4. Exploring the Role of Pinnipeds in the Human Colonization of the Seascapes of Patagonia and Scandinavia
Hein B. Bjerck [+]
Norwegian University of Science and Technology (NTNU)
Heidi Mjelva Breivik [+]
Department of Historical Studies, Norwegian University of Science and Technology, Trondheim, Norway.
Ernesto L. Piana
National University of Tierra del Fuego
A. Francisco J. Zangrando [+]
Laboratory of Anthropology CADIC-CONICET
Pinnipeds (seals) were probably important pull factors for the terrestrial hunter-gatherers that became marine foragers in the seascapes of Patagonia and Scandinavia in early Holocene. Important reasons for this may be that 1) pinnipeds could be hunted on shores (or sea-ice) with more or less the same methods and equipment as terrestrial animals, 2) pinnipeds represented a similar resource as the terrestrial mega-fauna, with a familiar combination of meat, bone, skin, blood, sinews, and fat, and 3) that most evolutionary victories of pinnipeds pertain to their life in the water – and left them quite vulnerable when they are out of the water. Their senses and locomotion are inferior to terrestrial animals – a weakness that human predators are always ready to exploit.
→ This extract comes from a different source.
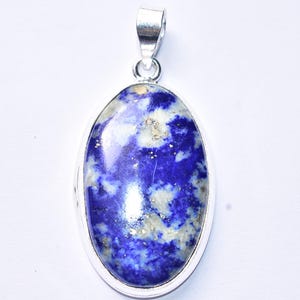以下が含まれることがあります： 深い青色のラピスラズリの石を使った楕円形のペンダント。白い斑点と金色のインクルージョンがあり、銀色の金属フレームにセットされています。ペンダントにはネックレス用の銀色のベイルが付いています。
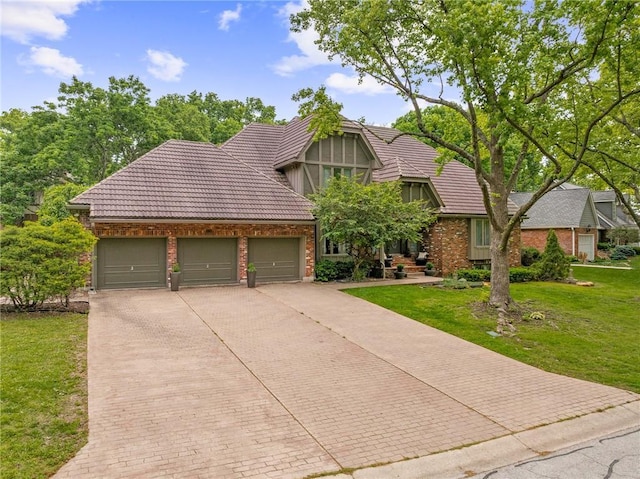 3705 W 119th Ter, Leawood, KS 66209 - english style home with concrete driveway, a garage, a front lawn, and a tile roof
This paper will explore the nature of pinnipeds, their habitats and behavior, and discuss how pinnipeds might have related to and influenced the early development of marine foraging systems – technology, logistics, and settlement structure. The timing, circumstances, cultural dynamics and species of pinnipeds involved in the Scandinavian and the Patagonian case differ. However, the two processes towards marine adaptation also have instructive parallels.